In our view, the evidence presented here was insufficient to prove the predicate offenses necessary to show that defendant was an active participant in a criminal street gang for the purpose of the substantive offense (§ 186.22, subd. (a)) or that he committed the robbery “for the benefit of, at the direction of, or in association with any criminalstreet gang” for the purpose of the gang enhancement (§ 186.22, subd (b)(1), italics added). Two reasons support this view. First, there was no evidence that NSSC gang members had committed two predicate offenses. Second, the cases that the prosecutor relied on as predicate offenses did not involve members of the NSSC gang and had no connection to defendant. We discuss each of these reasons in further detail below.

As noted above, the prosecution may use the charged offense as one of the two predicate offenses. Here, the prosecutor argued that the predicate offenses included defendant’s August 21, 2007 robbery in Derby Park. But there was no evidence of a second offense by an NSSC member that qualified as a predicate offense.

Defendant’s conviction for street terrorism arising out of the events of August 23, 2007, cannot be used as a predicate offense for the gang enhancement on the robbery conviction, since it occurred after the robbery. (Duran, supra, 97 Cal.App.4th at p. 1458.) In addition, street terrorism is not among the predicate offenses listed in section 186.22, subdivision (e). Although there were three robbery victims, defendant’s robbery in Derby Park counts as a single predicate offense, since section 186.22, subdivision (e), requires that predicate offenses be “committed on separate occasions, or by two or more persons.” The Attorney General does not argue that the activities of defendant’s companions on August 21, 2007, amount to a separate robbery or witness intimidation (§ 186.22, subd. (e)(2), (8)) that qualify as predicate offenses. Since the prosecution did not argue this theory below and this theory is not advanced on appeal, we shall not address this possibility further.

Although Detective Vasquez testified that he was aware of one other criminal prosecution involving an NSSC gang member, no evidence or information regarding that case was presented at trial. Consequently, there was no evidence from which to determine whether the offense met the statutory requirements related to the type of offense or the timing of the offense.

Defendant’s tagging activity in Sandy Cove in December 2007 also does not qualify as a predicate offense since it occurred four months after the robbery in Derby Park. As noted previously, crimes “occurring after the charged offense cannot serve as predicate offenses to prove a pattern of criminal gang activity.” (Duran, supra, 97 Cal.App.4th at p. 1458.)

Instruction 1 |
Please rewrite the paragraph of the court opinion that begins "Defendant's conviction for street terrorism" as a short bulleted list, keeping its main facts.
Instruction 2 |
Carry on the court opinion from its last sentence, writing the next paragraph in the same style.
The material after the court opinion isn't needed.

Records provided |
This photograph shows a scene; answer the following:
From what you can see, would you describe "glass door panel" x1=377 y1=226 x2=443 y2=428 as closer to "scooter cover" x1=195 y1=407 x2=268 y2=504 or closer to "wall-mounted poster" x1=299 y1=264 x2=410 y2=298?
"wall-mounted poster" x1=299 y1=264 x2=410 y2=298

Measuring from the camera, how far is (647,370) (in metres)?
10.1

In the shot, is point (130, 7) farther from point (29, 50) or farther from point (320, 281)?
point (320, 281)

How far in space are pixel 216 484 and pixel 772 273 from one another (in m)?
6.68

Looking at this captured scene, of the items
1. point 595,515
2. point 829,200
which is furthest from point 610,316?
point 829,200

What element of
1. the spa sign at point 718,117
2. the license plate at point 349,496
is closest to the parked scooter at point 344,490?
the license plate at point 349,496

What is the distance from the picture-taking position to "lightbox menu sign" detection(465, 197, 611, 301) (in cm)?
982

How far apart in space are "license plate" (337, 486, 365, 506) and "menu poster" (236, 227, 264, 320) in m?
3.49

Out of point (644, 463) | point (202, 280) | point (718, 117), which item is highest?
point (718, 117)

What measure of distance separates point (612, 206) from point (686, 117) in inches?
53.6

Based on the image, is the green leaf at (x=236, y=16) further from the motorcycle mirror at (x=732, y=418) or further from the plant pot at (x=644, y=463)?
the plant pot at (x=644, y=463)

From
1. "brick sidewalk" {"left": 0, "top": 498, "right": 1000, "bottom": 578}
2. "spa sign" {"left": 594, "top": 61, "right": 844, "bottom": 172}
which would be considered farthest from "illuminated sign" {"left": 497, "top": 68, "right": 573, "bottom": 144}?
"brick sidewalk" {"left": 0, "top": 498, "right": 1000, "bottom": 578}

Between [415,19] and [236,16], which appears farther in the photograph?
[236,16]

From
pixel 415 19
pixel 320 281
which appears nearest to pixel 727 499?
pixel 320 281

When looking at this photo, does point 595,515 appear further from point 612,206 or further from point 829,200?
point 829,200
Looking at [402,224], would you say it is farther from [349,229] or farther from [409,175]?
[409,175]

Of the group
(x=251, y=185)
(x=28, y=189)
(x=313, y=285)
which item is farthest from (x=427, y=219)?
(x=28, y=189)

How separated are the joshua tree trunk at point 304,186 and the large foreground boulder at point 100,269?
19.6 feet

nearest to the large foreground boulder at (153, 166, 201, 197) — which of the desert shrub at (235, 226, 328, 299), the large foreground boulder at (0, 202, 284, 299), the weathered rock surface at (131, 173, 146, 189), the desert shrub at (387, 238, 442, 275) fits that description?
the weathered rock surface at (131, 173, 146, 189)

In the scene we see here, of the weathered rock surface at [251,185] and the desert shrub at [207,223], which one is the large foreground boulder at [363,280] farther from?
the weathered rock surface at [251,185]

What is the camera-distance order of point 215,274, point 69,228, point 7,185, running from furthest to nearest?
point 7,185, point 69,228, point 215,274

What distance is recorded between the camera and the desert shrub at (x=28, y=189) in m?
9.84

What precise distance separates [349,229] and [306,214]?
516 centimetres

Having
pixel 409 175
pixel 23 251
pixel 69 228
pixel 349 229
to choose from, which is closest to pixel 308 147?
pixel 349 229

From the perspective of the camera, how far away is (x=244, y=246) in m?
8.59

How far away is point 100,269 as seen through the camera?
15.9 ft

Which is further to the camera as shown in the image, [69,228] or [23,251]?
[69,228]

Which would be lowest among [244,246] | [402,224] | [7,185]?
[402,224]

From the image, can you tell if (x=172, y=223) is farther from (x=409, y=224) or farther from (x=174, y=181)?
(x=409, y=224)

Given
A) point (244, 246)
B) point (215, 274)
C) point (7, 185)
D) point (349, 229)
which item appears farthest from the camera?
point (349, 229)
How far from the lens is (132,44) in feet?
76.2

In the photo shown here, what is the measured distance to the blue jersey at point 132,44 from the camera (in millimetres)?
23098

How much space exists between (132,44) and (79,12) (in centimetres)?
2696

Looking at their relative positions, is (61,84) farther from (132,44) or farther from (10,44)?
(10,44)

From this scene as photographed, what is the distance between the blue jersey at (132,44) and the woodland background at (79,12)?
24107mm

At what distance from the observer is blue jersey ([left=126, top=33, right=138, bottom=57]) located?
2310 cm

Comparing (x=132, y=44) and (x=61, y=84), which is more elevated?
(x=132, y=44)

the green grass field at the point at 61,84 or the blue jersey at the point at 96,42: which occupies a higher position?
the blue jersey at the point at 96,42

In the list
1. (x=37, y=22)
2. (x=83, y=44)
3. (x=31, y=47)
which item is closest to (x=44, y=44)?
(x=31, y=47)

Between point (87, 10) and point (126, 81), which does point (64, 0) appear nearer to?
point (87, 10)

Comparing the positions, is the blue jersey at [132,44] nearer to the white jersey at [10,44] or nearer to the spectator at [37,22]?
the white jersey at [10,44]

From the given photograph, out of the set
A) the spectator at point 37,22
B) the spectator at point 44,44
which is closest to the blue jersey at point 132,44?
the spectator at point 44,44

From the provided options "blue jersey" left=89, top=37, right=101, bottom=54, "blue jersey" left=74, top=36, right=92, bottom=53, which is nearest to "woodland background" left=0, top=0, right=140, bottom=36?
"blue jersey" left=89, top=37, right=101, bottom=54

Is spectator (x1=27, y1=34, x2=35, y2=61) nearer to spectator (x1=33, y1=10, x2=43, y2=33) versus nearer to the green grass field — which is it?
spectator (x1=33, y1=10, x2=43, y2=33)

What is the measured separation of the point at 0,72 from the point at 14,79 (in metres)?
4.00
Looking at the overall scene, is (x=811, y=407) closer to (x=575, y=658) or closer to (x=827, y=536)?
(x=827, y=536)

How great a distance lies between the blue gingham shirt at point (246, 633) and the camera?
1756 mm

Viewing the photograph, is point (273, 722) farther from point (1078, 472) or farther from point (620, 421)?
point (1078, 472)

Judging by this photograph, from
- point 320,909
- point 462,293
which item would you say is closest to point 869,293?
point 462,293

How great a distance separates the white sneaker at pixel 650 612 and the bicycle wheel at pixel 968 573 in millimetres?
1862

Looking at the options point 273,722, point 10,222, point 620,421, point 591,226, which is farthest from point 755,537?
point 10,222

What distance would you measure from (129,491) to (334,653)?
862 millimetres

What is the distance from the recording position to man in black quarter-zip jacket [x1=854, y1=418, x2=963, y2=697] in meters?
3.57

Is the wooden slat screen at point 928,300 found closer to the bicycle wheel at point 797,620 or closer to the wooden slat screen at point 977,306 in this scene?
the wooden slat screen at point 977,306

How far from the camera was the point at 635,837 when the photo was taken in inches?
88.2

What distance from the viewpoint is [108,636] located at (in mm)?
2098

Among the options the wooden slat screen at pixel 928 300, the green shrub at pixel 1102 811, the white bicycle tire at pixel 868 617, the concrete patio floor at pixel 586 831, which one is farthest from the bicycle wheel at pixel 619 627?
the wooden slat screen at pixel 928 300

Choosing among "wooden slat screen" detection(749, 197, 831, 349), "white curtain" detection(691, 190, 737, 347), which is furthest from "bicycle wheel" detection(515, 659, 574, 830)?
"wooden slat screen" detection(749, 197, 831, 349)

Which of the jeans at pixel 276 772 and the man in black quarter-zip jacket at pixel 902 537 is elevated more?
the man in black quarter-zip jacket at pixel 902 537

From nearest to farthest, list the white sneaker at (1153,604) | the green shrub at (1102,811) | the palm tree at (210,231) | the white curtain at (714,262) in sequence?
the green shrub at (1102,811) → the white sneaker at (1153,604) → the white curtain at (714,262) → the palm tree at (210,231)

Task result 1 |
- The street terrorism conviction from August 23, 2007, can't serve as a predicate offense for the gang enhancement on the robbery conviction, because it occurred after the robbery (Duran, supra, 97 Cal.App.4th at p. 1458).
- Street terrorism also isn't among the predicate offenses listed in section 186.22, subdivision (e).
- The Derby Park robbery counts as a single predicate offense despite its three victims, since subdivision (e) requires predicate offenses to be "committed on separate occasions, or by two or more persons."
- The Attorney General doesn't argue that the companions' activities on August 21, 2007, amount to a separate robbery or witness intimidation qualifying as predicate offenses (§ 186.22, subd. (e)(2), (8)).
- The prosecution didn't argue this theory below, and it isn't advanced on appeal, so the court won't address it further.

Task result 2 |
In his brief, the Attorney General relies on “appellant’s involvement in a robbery and battery in association with NSSC members in 2002.” However, there was no evidence that defendant was involved in a robbery and battery in association with other NSSC gang members in 2002. In the portion of the record that the Attorney General cites, Detective Vasquez testified that in November 2002, defendant was stopped by Santa Cruz police in the company of Jason Gustos, an admitted NSSC member. He also testified that in July 2002, defendant was stopped by Capitola police at the Capitola Mall in the company of Mauricio Bortz and that both men admitted their affiliation with NSSC. But there was no evidence that defendant or his companions were involved in a robbery or a battery on those occasions. With regard to the Capitola incident, the prosecutor told Detective Vasquez, “I don’t want you to get into what they were doing there.” And on cross, Detective Vasquez testified that none of his prior contacts with defendant had resulted in criminal prosecutions. The prosecution’s motion in limine indicates that defendant was a suspect in a battery and robbery that occurred in Watsonville in December 2003. However, defendant was not prosecuted in that case and that evidence was not before the jury. Moreover, defendant’s prior criminal history does not include convictions for either robbery or battery.

The two cases that the prosecutor relied on as predicate offenses did not involve members of the NSSC gang. They involved gang members from Watsonville who were members of the City Hall and Watson Varrio Norte subsets of the Norteno street gang. The crimes in both cases occurred in Watsonville. We take judicial notice of the facts that Watsonville is approximately 20 miles south of Santa Cruz and that six or seven other communities are located between Santa Cruz and Watsonville. (Evid. Code, §§ 452, subds. (g), (h).) Furthermore, there was no evidence that connected defendant to the City Hall and Watson Vario Norte gangs. There was no evidence that the crimes committed by Vasquez and Martinez in Watsonville were in any way related to defendant or the NSSC gang. There was no evidence that the robbery or other activity in Derby Park was in any way connected to the City Hall and Watson Vario Norte gangs. There was no evidence that the police ever contacted defendant in the company of City Hall or Watson Varrio Norte gang members or that the different Norteno subset gangs in Santa Cruz and Watsonville worked together. To the contrary, there was evidence that Vasquez yelled “City Hall” or “puro City Hall” when committing the robbery, which meant “it’s all about City Hall, City Hall is controlling this neighborhood.” This suggests the offense was territorial in nature; that the City Hall gang in Watsonville was staking out a claim to the neighborhood where the robbery occurred.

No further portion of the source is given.